An extension for oobabooga/text-generation-webui that allows the currently loaded model to automatically unload itself immediately after a prompt is processed, thereby freeing up VRAM for use in other programs. It automatically reloads the last model upon sending another prompt.

This should theoretically help systems with limited VRAM run multiple VRAM-dependent programs in parallel.

Example Scenario

The following scenario should paint a clearer picture of what the extension does.

  1. User creates prompt. System generates a response.
  2. Model Ducking unloads the current model, freeing up VRAM.
  3. System runs Local TTS program (i.e. XTTSv2) to automatically voice the system's response.
  4. User runs Stable-Diffusion to generate an image based on response.
  5. User creates another prompt.
  6. Model Ducking reloads the last model. VRAM is taken up by the model again.
  7. System generates a response.
  8. Model Ducking unload the model again, freeing up VRAM.

Instructions

How to Activate Model Ducking

Enable Model Ducking by appending it to the --extensions parameter on startup, or by enabling it from the Session tab.

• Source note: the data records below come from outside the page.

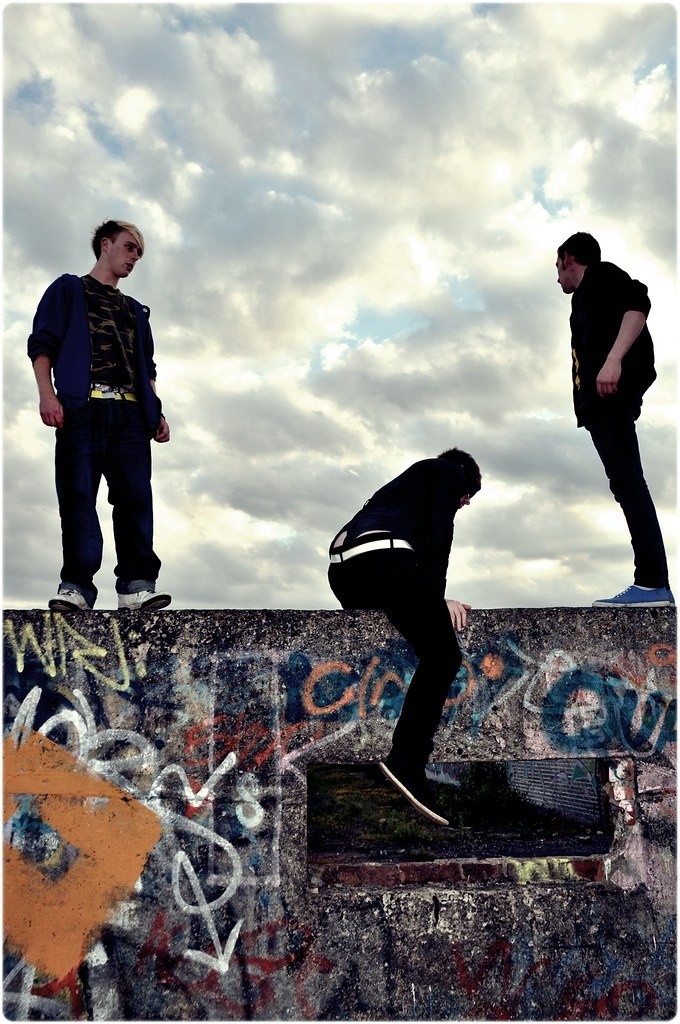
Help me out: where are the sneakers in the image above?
[594,585,669,607]
[376,754,449,828]
[665,587,676,608]
[116,590,172,611]
[49,590,94,609]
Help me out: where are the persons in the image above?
[326,445,481,824]
[553,231,675,609]
[21,220,169,615]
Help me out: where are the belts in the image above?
[91,390,137,402]
[329,539,412,564]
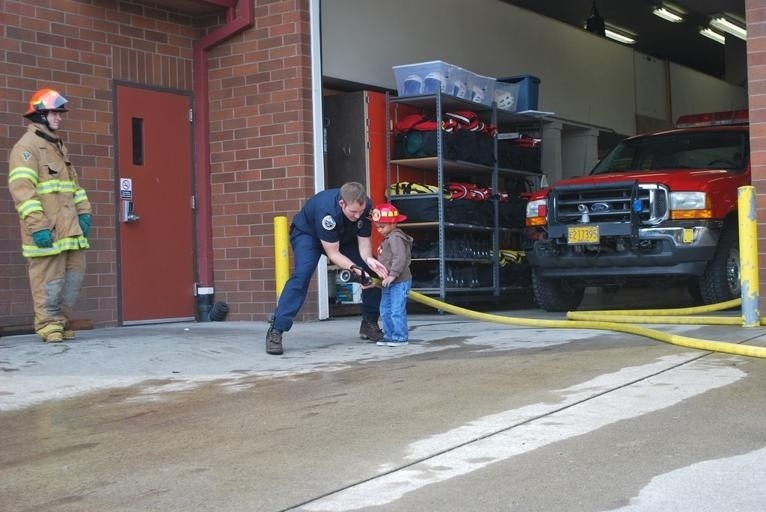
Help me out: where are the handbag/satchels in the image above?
[394,131,542,172]
[394,197,526,228]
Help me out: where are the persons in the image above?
[263,182,389,354]
[360,203,415,348]
[7,87,95,342]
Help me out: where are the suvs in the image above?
[524,110,749,315]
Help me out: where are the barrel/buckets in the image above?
[334,274,363,303]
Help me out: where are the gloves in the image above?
[79,213,92,238]
[32,229,54,249]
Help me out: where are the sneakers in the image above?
[358,319,384,341]
[376,339,392,346]
[41,330,63,343]
[63,329,75,340]
[266,327,283,354]
[386,340,408,347]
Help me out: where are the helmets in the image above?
[401,71,514,111]
[22,86,69,125]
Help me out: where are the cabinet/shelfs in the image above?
[385,90,554,315]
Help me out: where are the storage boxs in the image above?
[391,60,541,112]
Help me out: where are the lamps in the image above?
[583,0,640,47]
[697,11,746,47]
[648,1,690,24]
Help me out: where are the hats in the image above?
[368,203,407,224]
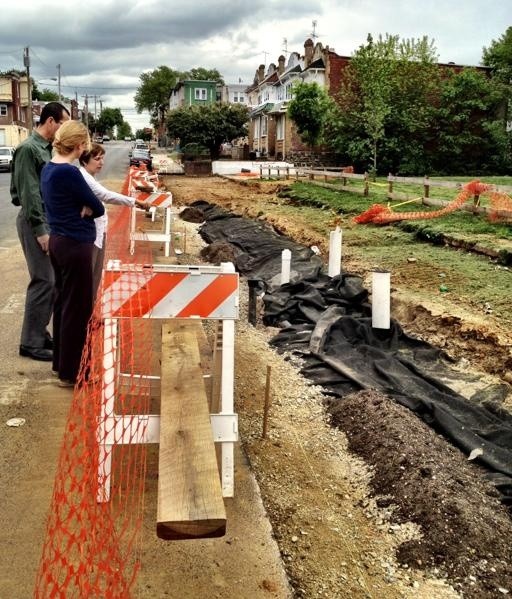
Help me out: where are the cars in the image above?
[93,134,154,169]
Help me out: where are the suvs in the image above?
[0,146,19,172]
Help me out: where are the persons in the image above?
[10,102,71,362]
[40,120,105,388]
[79,144,157,300]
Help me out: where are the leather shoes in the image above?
[19,333,54,361]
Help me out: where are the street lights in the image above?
[28,76,57,135]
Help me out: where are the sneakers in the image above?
[52,369,99,387]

Once the extension is enabled, Model Ducking has to be activated from the Chat tab by checking the Activate Model Ducking checkbox.

How to use with API (i.e. SillyTavern)

In the Chat tab, check the Using API checkbox.

Important Note: Using API must NOT be checked when you do your prompts from the text-generation-webui. Only have it checked when using from outside (i.e. SillyTavern).

Side-effect

There is an obvious additional latency after subsequent prompts to reload the last model used. Do note that the latency is limited to the reloading of the last model, and does not directly impact the model's ability to generate responses (i.e. tokens per second).

Because of this side-effect, I do not recommend turning on features that automatically asks the AI to "continue" their response (i.e. SillyTavern's Auto-Continue feature), as Model Ducking will unload and reload your model in between the intitially generated response and the subsequent attempts to continue.